§ PROBLEM STATEMENT
Reproduce precisely the lines of the material below from the line containing "At what distance from the capture" up to and including its last line. Pictures must not be copied.

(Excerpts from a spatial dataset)
________

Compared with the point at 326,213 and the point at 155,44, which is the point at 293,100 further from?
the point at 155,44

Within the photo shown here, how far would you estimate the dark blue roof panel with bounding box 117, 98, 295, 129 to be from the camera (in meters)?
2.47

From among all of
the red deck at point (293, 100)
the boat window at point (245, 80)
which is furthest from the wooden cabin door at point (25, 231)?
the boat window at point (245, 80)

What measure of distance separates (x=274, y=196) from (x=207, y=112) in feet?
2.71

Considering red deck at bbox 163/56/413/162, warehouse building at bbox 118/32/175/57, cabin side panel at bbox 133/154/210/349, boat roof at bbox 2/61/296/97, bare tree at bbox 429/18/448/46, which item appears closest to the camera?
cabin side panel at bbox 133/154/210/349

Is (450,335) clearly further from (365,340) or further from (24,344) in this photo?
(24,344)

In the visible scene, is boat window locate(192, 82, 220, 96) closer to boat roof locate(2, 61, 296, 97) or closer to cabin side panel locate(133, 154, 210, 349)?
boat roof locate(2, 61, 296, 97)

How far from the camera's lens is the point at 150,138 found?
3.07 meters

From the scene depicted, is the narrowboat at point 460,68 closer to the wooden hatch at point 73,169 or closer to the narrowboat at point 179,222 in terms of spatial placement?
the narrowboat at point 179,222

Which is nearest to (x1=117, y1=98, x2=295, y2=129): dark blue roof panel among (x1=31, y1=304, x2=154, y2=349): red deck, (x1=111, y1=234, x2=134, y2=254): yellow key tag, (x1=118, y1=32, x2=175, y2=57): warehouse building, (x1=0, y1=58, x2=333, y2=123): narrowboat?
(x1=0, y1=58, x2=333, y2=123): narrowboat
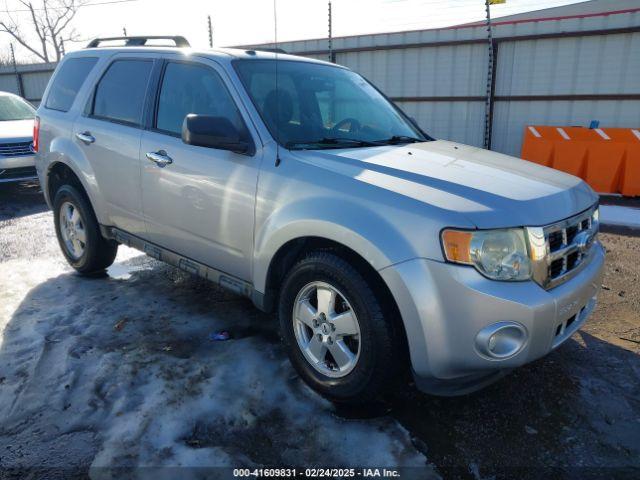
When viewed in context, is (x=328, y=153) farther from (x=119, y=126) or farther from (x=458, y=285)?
(x=119, y=126)

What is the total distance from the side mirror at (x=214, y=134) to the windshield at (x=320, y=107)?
204 mm

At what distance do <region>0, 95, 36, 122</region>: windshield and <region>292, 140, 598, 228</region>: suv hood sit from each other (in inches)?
326

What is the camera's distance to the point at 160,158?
3486 mm

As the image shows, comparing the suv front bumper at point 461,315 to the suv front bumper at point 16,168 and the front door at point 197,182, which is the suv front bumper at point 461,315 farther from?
the suv front bumper at point 16,168

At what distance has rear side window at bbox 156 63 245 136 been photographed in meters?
3.26

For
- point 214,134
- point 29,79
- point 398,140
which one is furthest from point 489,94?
point 29,79

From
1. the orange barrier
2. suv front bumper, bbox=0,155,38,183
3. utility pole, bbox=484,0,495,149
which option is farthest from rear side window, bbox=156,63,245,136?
utility pole, bbox=484,0,495,149

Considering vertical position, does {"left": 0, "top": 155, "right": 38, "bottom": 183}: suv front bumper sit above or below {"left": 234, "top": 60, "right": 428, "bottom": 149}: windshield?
below

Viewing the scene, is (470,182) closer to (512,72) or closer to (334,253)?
(334,253)

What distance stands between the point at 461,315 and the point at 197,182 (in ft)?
6.13

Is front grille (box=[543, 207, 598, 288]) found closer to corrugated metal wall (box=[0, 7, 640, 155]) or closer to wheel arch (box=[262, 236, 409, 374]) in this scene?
wheel arch (box=[262, 236, 409, 374])

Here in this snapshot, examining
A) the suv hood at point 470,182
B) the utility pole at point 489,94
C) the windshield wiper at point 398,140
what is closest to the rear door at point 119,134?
the suv hood at point 470,182

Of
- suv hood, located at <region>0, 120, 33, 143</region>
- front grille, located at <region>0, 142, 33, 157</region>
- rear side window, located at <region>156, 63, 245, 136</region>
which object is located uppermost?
rear side window, located at <region>156, 63, 245, 136</region>

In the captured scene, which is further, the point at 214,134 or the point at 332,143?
the point at 332,143
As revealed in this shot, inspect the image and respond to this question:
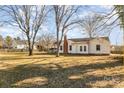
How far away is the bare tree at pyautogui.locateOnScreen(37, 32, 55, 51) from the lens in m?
7.86

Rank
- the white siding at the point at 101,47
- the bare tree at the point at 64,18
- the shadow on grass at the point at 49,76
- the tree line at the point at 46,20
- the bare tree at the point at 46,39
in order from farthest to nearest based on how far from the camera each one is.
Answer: the white siding at the point at 101,47 < the bare tree at the point at 64,18 < the bare tree at the point at 46,39 < the tree line at the point at 46,20 < the shadow on grass at the point at 49,76

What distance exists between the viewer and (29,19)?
27.9 ft

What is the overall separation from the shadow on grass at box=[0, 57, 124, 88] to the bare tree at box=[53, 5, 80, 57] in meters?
1.22

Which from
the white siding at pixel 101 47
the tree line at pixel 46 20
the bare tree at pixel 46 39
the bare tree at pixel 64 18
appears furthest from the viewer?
the white siding at pixel 101 47

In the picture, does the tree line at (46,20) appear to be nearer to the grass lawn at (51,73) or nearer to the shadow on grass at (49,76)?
the grass lawn at (51,73)

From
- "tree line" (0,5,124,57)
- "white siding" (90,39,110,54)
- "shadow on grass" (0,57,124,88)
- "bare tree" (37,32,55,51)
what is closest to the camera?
"shadow on grass" (0,57,124,88)

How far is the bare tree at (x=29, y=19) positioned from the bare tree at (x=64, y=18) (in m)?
0.52

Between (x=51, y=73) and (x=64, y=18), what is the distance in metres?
2.71

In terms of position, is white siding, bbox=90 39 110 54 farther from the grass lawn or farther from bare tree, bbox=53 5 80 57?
bare tree, bbox=53 5 80 57

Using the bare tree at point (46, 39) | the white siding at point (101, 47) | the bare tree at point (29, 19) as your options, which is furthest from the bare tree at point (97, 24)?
the white siding at point (101, 47)

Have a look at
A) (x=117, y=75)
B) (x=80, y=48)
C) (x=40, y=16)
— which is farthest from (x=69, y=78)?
(x=80, y=48)

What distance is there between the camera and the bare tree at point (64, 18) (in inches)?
320

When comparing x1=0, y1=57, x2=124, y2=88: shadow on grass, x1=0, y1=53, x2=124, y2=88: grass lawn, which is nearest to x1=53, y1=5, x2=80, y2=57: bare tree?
x1=0, y1=53, x2=124, y2=88: grass lawn

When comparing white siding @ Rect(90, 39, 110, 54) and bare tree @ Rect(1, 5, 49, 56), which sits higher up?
bare tree @ Rect(1, 5, 49, 56)
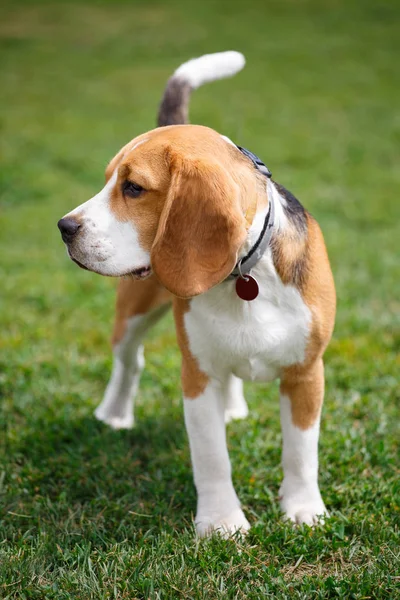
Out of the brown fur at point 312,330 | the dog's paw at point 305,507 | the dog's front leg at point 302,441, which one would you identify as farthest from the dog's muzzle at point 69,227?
the dog's paw at point 305,507

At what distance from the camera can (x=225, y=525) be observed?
3502mm

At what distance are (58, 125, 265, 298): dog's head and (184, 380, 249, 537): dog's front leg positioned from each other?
29.1 inches

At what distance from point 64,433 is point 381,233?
4.80 meters

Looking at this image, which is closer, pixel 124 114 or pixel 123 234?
pixel 123 234

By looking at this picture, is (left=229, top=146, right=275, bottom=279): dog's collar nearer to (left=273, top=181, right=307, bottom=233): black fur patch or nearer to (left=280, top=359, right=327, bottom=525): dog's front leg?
(left=273, top=181, right=307, bottom=233): black fur patch

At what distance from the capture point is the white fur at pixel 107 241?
3016 mm

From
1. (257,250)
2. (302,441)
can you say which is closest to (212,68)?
(257,250)

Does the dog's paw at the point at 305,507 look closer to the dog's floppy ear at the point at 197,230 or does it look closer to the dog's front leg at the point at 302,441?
the dog's front leg at the point at 302,441

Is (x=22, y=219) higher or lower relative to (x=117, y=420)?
lower

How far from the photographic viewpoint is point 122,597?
303 centimetres

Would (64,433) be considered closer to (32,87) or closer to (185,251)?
(185,251)

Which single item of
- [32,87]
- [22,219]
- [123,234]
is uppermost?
[123,234]

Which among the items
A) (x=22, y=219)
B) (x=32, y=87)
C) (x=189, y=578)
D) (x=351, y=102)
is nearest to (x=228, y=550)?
(x=189, y=578)

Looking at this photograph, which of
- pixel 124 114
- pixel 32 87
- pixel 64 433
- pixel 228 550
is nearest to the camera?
pixel 228 550
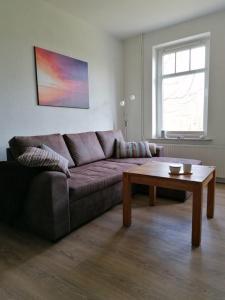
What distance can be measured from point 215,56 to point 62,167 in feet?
9.80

________

§ SOLUTION TO THIS TASK
At what distance from the capture point is the white fur at pixel 107 241?
3016 mm

From
1. (257,250)
2. (302,441)
can you say which is closest to (212,68)?
(257,250)

Does the dog's paw at the point at 305,507 look closer to the dog's floppy ear at the point at 197,230 or does it look closer to the dog's front leg at the point at 302,441?
the dog's front leg at the point at 302,441

Is (x=22, y=219) higher or lower relative to (x=117, y=420)?
lower

How far from the photographic viewpoint is point 122,597?
303 centimetres

Would (64,433) be considered closer to (32,87) or closer to (185,251)?
(185,251)

Which single item of
- [32,87]
- [22,219]
- [123,234]
is uppermost?
[123,234]

Which among the items
A) (x=22, y=219)
B) (x=32, y=87)
C) (x=189, y=578)
D) (x=351, y=102)
is nearest to (x=228, y=550)?
(x=189, y=578)

Looking at this photograph, which of
- pixel 124 114
- pixel 32 87
- pixel 64 433
- pixel 228 550
is nearest to the camera?
pixel 228 550
What distance can be measured from point 215,56 to point 62,167 in feet?
9.80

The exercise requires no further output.